For steam enthusiasts, 2016 promises to be the most exciting year for a decade as the most famous locomotive in the world returns to the railway.
Ian MacCabe thinks millions of fans will line the tracks to welcome Flying Scotsman back to the rail network following its £4.2 million, 10-year long refit.
Mr MacCabe has been a devotee of the famous green-and-black engine for almost as long as he can remember and is one of the founders and trustees of the Gresley Society - named after Sir Nigel Gresley, Flying Scotsman’s designer.
“There’ll be millions there trackside to watch it,” he said.

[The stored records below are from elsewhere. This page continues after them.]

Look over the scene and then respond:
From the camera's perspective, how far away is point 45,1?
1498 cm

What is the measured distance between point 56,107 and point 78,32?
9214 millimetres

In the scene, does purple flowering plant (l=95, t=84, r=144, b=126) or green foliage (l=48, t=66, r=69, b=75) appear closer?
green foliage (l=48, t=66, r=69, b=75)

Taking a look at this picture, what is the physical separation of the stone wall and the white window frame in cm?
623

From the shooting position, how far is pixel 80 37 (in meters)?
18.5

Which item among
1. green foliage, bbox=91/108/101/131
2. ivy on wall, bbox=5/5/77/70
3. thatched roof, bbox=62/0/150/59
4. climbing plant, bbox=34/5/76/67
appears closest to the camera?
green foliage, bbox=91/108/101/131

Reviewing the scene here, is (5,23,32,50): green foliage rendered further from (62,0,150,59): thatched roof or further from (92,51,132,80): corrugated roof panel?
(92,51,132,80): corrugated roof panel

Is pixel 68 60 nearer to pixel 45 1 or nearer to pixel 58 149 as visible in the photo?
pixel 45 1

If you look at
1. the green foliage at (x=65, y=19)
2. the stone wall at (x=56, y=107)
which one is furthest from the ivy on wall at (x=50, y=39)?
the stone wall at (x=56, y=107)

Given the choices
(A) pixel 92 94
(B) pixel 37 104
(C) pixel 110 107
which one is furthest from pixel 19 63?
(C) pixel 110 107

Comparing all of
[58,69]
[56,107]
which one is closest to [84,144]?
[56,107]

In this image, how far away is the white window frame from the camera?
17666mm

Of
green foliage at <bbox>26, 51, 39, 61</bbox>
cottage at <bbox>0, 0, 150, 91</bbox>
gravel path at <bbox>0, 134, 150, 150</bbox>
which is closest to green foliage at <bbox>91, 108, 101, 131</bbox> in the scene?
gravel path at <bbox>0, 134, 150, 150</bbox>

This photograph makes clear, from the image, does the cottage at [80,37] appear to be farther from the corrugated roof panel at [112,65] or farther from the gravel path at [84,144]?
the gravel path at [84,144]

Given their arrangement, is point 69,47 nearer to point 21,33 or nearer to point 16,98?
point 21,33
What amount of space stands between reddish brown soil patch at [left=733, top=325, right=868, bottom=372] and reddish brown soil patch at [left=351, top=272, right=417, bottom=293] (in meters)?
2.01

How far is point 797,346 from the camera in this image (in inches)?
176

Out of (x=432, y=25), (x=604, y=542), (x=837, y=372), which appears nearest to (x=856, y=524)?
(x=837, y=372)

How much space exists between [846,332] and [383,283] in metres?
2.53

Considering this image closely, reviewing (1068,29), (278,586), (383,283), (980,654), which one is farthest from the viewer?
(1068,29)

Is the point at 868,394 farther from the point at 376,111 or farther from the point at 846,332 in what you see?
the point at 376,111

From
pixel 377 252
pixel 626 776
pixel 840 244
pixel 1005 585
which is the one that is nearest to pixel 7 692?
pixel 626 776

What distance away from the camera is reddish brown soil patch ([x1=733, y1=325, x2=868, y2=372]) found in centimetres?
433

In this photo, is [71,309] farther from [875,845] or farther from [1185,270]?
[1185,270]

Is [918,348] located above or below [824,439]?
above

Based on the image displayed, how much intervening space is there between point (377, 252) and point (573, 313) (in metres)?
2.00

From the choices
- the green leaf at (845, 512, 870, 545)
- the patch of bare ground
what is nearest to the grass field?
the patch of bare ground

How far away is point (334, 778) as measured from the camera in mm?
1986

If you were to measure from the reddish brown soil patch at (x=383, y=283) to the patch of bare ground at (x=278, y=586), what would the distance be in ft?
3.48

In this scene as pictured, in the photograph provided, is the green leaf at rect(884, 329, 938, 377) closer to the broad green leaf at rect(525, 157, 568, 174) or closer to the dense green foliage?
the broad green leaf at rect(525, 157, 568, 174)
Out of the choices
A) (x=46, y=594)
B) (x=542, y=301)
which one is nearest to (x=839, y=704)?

“When it was restored last time there were crowds of people at every single station and I think there’ll be twice as many this time. There’ll be absolutely millions of people out there. It’s just loved that much.”
Mr MacCabe said he first remembers seeing Flying Scotsman when he was about four years old.
Then, in 1962, when he was only 12 years old, he was so horrified that the British Railways Board had missed Flying Scotsman off its list of steam locomotives for preservation he joined the Gresley A3 Preservation Society, selling postcards at sixpence a time to school friends and putting up SOS (Save Our Scotsman) posters all over his town. Now he thinks the enduring popularity of Flying Scotsman is down to Sir Nigel.
“I think he got the design so right first time,” he said.
“It’s just such a beautiful, well-balanced machine.”
“It’s the best-looking locomotive there’s ever been. It’s no coincidence many of its class are named after racehorses.”
Flying Scotsman was built in Doncaster in 1923 and soon became the star locomotive of the British railway system, pulling the first train to break the 100mph barrier in 1934 and ending up synonymous with the cocktail bar image of the service it was named after.